The increasing number of schools has both positive and negative effects. On one hand, low initial cost in establishment increased competition, that in turn increases the quality of service. On the other hand, this created a big demand in clinical rotations that even the large states have problem accommodating, let alone their home country, and draw attention from US and Canada auditors who are concerned over public loan use.

New Offshore Caribbean Medical Schools by Decade 1970s-2010s
| Year | Number of New Schools (still operational) | Countries |
| 1970s | 3 | Barbados, Dominica, Montserrat |
| 1980s | 3 | Antigua and Barbuda, Dominican Republic, Saint Lucia |
| 1990s | 9 | Anguilla (UK), Barbados, Belize, Cuba, Guyana, Saba (NL), Saint Kitts and Nevis, Saint Vincent and the Grenadines |
| 2000s | 19 | Antigua and Barbuda, Aruba (NL), Belize, Cayman Islands (UK), Curacao (NL), Dominica, Guyana, Montserrat (UK), Saint Kitts and Nevis, Saint Lucia, Saint Vincent and the Grenadines |
| 2010s | 23 | Antigua and Barbuda, Aruba (NL), Barbados, Curacao (NL), Guyana, Jamaica, Montserrat (UK), Saint Kitts and Nevis, Saint Lucia, Saint Vincent and the Grenadines |

==Local impact==
Nonetheless, the local economies often benefit from the academic and economic influence from those schools. Instead of getting research grants and local government funds, offshore schools often depend on wealthy students from out of country. The spending by foreign students and faculty, as well as increased local employment is a significant factor in the local economy. When schools grow, they often do construction on campus, which increase demand for material and instruments. The local healthcare industry also receive financial and educational help from offshore schools in exchange of clinical experience of students.

> Dataset entries
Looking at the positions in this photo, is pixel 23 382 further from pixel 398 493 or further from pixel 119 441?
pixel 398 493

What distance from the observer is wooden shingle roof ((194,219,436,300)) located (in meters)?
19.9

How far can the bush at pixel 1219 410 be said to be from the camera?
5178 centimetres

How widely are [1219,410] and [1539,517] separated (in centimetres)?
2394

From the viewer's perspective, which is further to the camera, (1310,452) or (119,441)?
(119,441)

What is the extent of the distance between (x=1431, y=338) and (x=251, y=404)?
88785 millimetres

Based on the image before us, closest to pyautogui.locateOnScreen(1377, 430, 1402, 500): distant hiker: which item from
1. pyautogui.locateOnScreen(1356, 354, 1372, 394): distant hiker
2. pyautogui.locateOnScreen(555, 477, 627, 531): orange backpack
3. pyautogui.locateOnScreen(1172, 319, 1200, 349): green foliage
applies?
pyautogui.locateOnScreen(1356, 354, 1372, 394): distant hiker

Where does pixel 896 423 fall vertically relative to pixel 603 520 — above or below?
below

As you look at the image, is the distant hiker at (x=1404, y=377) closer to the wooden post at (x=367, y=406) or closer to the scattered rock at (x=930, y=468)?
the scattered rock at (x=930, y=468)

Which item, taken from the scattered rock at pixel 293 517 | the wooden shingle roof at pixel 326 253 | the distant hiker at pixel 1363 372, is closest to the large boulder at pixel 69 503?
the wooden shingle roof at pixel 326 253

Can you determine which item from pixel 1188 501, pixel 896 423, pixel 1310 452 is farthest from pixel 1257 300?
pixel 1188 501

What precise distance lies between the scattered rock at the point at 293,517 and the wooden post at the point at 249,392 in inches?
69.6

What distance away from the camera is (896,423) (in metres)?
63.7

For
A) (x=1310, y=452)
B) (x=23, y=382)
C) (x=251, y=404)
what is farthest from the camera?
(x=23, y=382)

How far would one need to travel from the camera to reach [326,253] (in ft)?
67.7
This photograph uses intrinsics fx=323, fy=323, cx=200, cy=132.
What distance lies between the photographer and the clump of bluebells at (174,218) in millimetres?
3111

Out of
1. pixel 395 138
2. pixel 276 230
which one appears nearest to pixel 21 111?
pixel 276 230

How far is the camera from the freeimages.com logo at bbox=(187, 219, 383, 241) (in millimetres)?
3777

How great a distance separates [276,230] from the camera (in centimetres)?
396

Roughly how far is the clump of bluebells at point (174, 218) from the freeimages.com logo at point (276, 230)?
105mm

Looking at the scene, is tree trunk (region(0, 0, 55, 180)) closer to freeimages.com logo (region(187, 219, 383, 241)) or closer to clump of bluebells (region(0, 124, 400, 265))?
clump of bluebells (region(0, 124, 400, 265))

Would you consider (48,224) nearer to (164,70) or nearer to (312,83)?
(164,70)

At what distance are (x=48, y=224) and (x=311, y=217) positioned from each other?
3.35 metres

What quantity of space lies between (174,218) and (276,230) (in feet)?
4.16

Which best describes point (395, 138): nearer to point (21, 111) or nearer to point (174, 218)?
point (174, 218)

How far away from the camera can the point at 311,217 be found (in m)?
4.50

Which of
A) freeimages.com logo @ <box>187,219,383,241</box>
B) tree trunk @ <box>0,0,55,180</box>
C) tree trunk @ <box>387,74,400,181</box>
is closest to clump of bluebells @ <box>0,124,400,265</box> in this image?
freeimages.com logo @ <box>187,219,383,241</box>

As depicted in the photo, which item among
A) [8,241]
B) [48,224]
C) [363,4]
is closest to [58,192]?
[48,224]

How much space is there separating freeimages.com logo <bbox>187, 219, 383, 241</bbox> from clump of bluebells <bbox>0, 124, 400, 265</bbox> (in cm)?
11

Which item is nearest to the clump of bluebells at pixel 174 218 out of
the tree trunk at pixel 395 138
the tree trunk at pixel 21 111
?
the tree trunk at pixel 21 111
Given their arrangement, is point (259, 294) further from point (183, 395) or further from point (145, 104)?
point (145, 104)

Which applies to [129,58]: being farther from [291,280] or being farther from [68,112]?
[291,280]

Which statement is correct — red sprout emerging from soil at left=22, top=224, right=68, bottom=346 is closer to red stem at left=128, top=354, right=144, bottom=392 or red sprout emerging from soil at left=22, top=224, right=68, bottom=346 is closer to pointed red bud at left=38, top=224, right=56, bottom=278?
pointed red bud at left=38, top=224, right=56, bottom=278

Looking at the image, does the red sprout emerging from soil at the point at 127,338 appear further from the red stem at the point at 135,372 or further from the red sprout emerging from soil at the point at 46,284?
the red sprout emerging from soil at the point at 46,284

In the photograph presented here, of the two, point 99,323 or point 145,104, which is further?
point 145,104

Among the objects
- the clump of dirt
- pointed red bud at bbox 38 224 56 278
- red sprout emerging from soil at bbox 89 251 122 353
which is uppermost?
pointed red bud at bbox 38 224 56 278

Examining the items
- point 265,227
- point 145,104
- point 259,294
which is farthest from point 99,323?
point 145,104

> EXERCISE AIM
How might the passage on offshore Caribbean medical schools go on after its last sentence? Write a continuation of that passage.

> REPLY TO THE EXERCISE
==Impact of offshore medical school on the United States of America==
As an example of the significance of offshore medical schools, in 2007, two such schools—St. George's University School of Medicine and Ross University— had more graduates (1,644 and 1,591, respectively) in Accreditation Council for Graduate Medical Education (ACGME) accredited residency programs than any American medical school. Five offshore Caribbean medical schools combined for 73% of the total number of international students entering family medicine residencies in the United States of America according to the Society of Teachers of Family Medicine: Ross University School of Medicine, St. George’s University School of Medicine, American University of the Caribbean School of Medicine, American University of Antigua College of Medicine, and Saba University School of Medicine. A study conducted in 2019, indicated that international medical graduates account for 23.8% of the family medicine workforce, of those one third attended medical school in the Caribbean, and more than 25% attended off-shore Caribbean medical schools. Moreover, these medical schools have been credited to produce a significant portion of the primary care specialists who work in medically underserved and low income areas.